**What is required:** Which WNBA teams does the article about Anne Donovan say she served as head coach for?

**Text block:**
________________

Olympic Gold Medalist and Hall of Famer Anne Donovan passed away on Wednesday from heart failure. Donovan was the first woman to coach a WNBA Championship team — the Seattle Storm in 2004.

Olympics Previews - Day -1
Basketball icon Anne Donovan, serving as head coach of the USA Basketball Women’s National Team, speaking at a press conference on August 7, 2008 ahead of the Olympic Games in Beijing.
Photo by Jeff Gross/Getty Images

The women’s basketball world has lost an icon in Anne Donovan, who died yesterday at 56. Donovan, who stood 6-foot-8, was a two-time Olympic gold medalist and Hall of Famer enshrined in the Naismith Basketball Hall of Fame, the Women’s Basketball Hall of Fame and the FIBA Hall of Fame.

In the 1970’s, Donovan was one of the highest recruited female basketball players from out of Paramus Catholic High School in New Jersey. Donovan attended the Women's Basketball Hall of Fame this past weekend in celebration of her Paramus Catholic High School coach, Dr. Rose Marie Battaglia, who was inducted with the 2018 class.

Donovan accepted a scholarship from Old Dominion University where she played with women’s basketball star Nancy Lieberman. “She was an icon as a human being,“ former teammate and friend, Lieberman, said about Donovan’s untimely passing.

After her playing career, Donovan embarked on a successful coaching career that started as an assistant coach at her alma mater, ODU. She continued on as a head coach for East Carolina and Seton Hall at the collegiate level, the now defunct Philadelphia Rage and for several years in the WNBA with the Indiana Fever, Charlotte Sting, Seattle Storm, New York Liberty and Connecticut Sun.

Donovan was the first woman to coach a WNBA Championship team with the Seattle Storm in 2004. She retired from coaching in 2015.

________________

**Exercise data:**

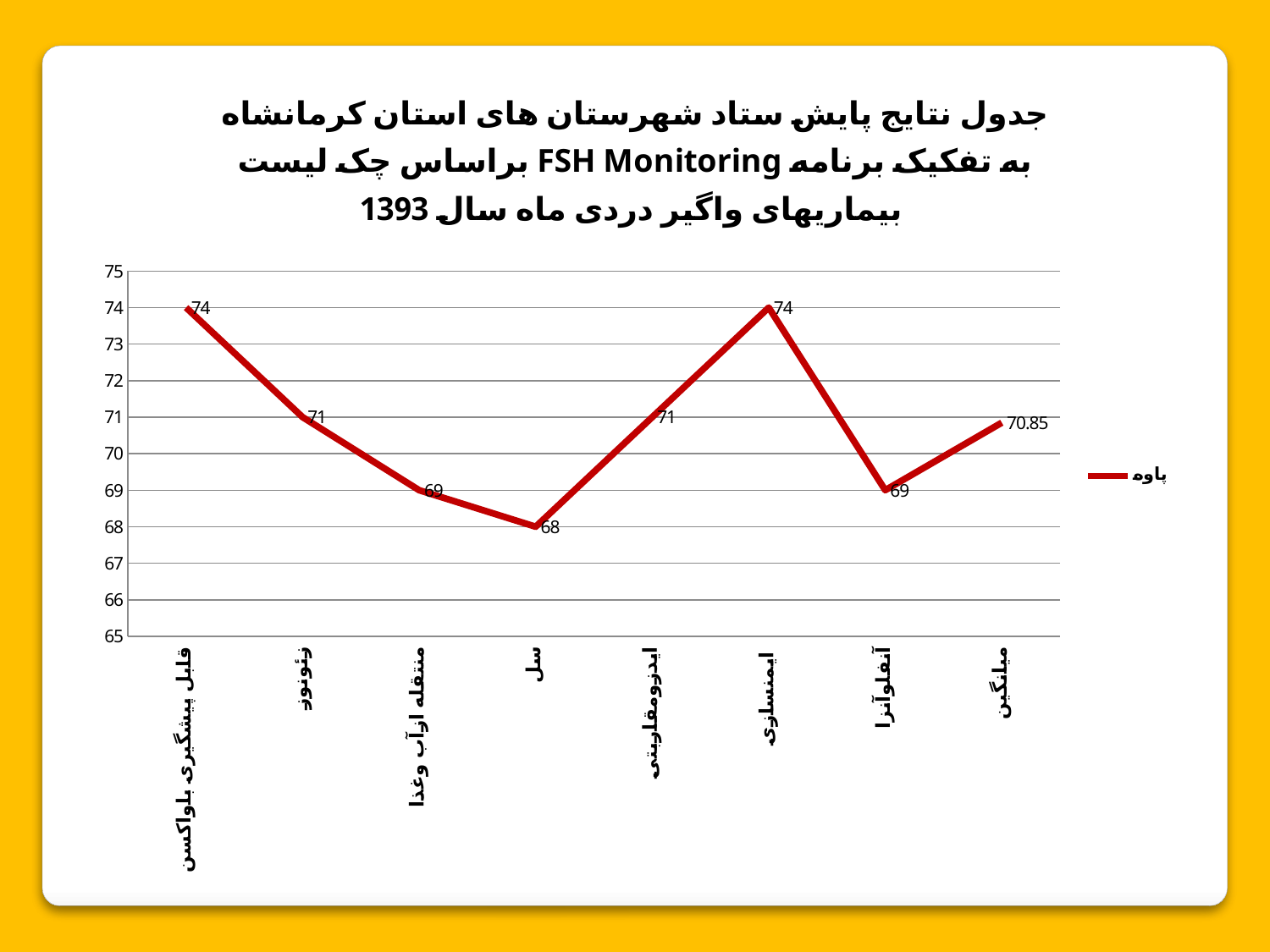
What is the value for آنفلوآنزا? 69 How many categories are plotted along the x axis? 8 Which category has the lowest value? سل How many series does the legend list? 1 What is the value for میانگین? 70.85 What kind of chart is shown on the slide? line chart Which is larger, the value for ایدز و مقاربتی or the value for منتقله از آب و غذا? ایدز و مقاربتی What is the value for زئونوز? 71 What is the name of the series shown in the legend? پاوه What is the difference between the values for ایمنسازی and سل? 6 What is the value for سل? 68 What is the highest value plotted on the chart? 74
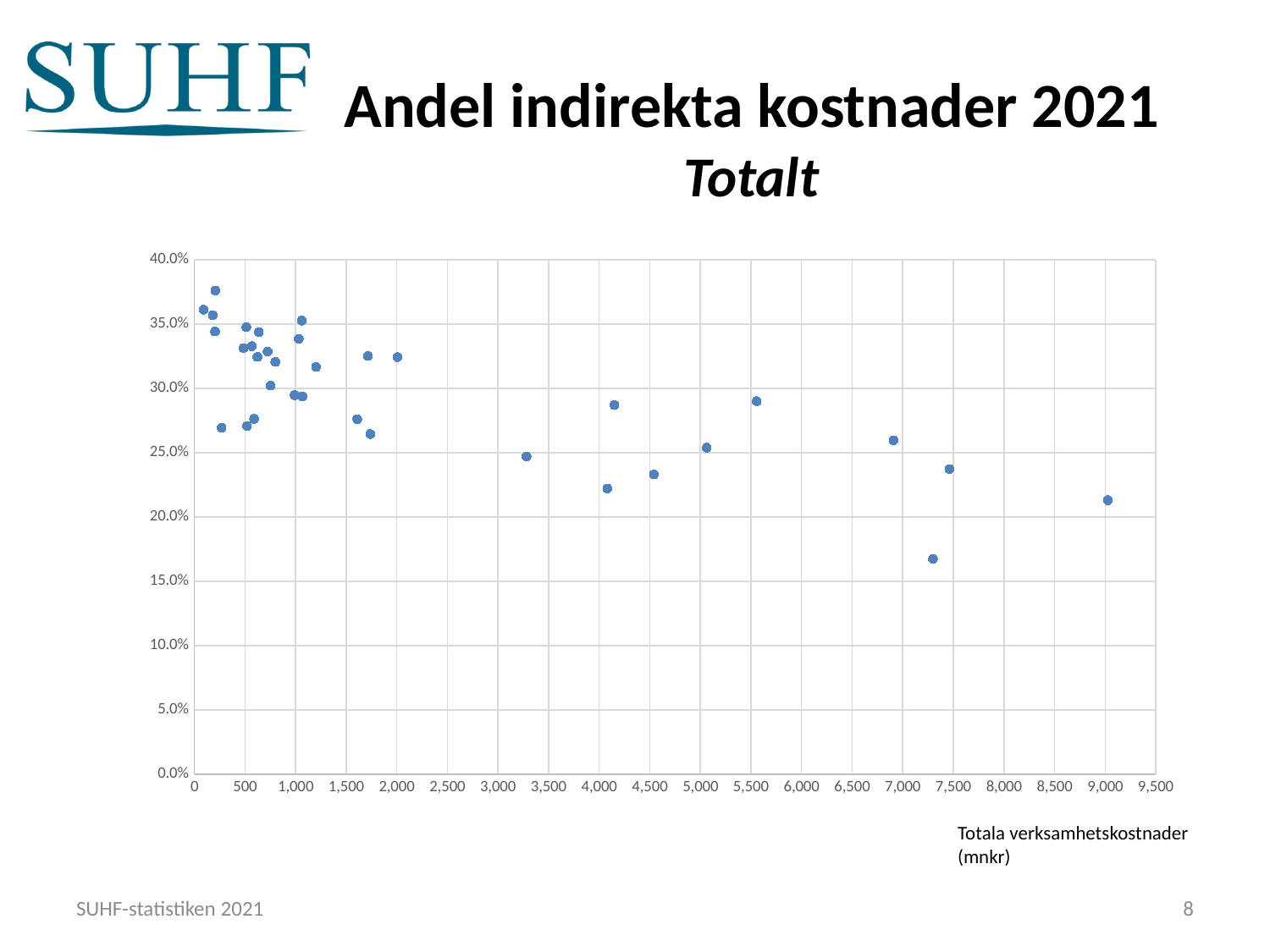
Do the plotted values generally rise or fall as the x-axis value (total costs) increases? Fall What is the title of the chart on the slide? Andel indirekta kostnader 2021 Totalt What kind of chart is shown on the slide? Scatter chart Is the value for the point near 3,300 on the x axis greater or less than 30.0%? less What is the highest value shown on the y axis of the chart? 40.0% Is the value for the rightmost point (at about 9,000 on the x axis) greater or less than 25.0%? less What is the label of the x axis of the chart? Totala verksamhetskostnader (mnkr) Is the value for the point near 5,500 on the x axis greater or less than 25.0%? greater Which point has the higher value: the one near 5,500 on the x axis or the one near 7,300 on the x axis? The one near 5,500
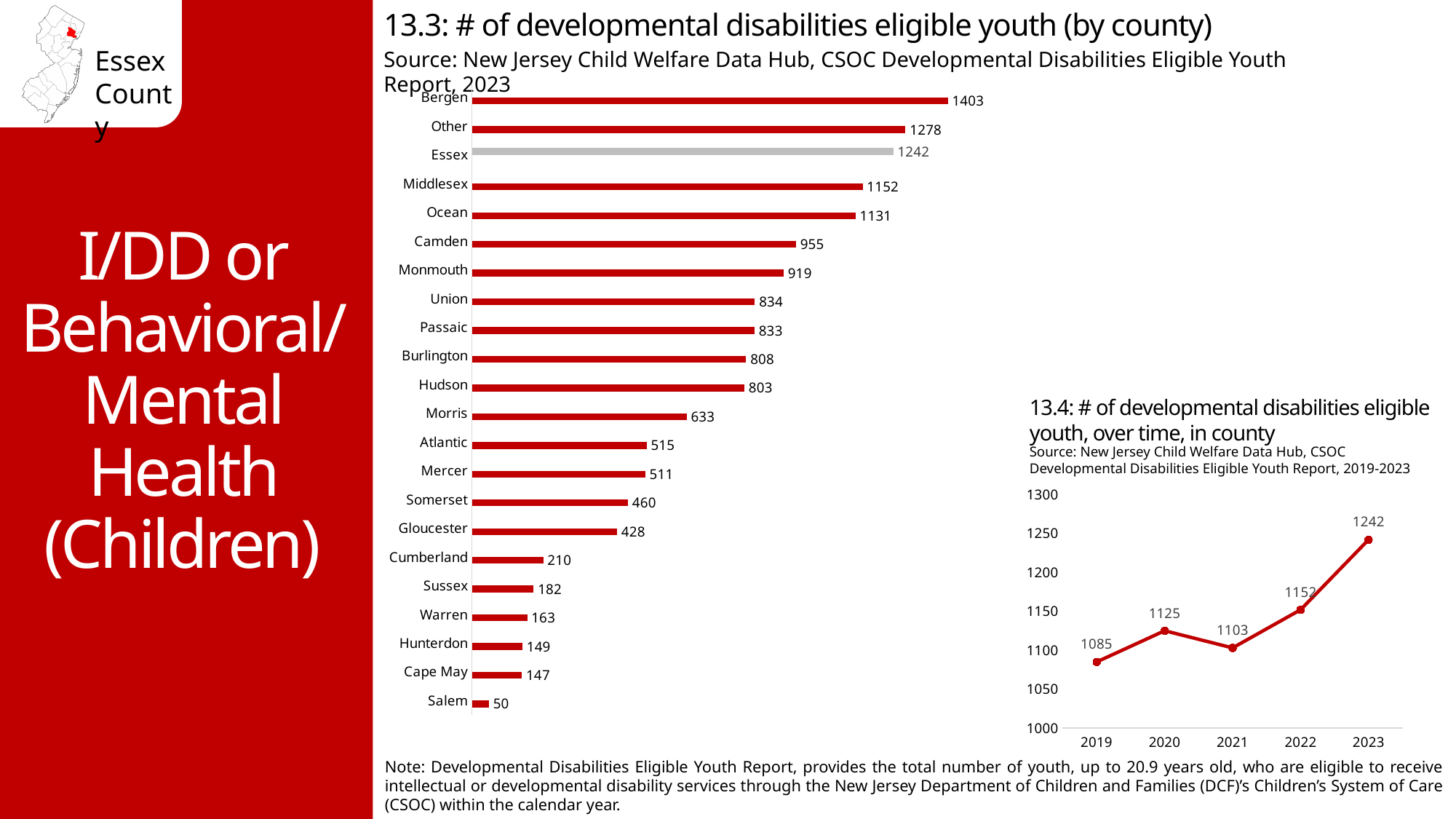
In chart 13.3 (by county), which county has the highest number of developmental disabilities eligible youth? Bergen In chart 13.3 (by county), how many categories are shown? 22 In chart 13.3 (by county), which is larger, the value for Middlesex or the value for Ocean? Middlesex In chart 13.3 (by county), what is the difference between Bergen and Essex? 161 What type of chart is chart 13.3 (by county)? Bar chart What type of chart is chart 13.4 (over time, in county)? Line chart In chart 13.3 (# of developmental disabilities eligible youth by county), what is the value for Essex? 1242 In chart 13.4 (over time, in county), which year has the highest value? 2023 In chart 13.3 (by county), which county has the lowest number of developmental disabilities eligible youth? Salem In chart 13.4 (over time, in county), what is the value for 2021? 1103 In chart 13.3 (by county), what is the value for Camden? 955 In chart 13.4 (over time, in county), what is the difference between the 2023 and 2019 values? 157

________________

**Exercise solution:** Indiana Fever, Charlotte Sting, Seattle Storm, New York Liberty, Connecticut Sun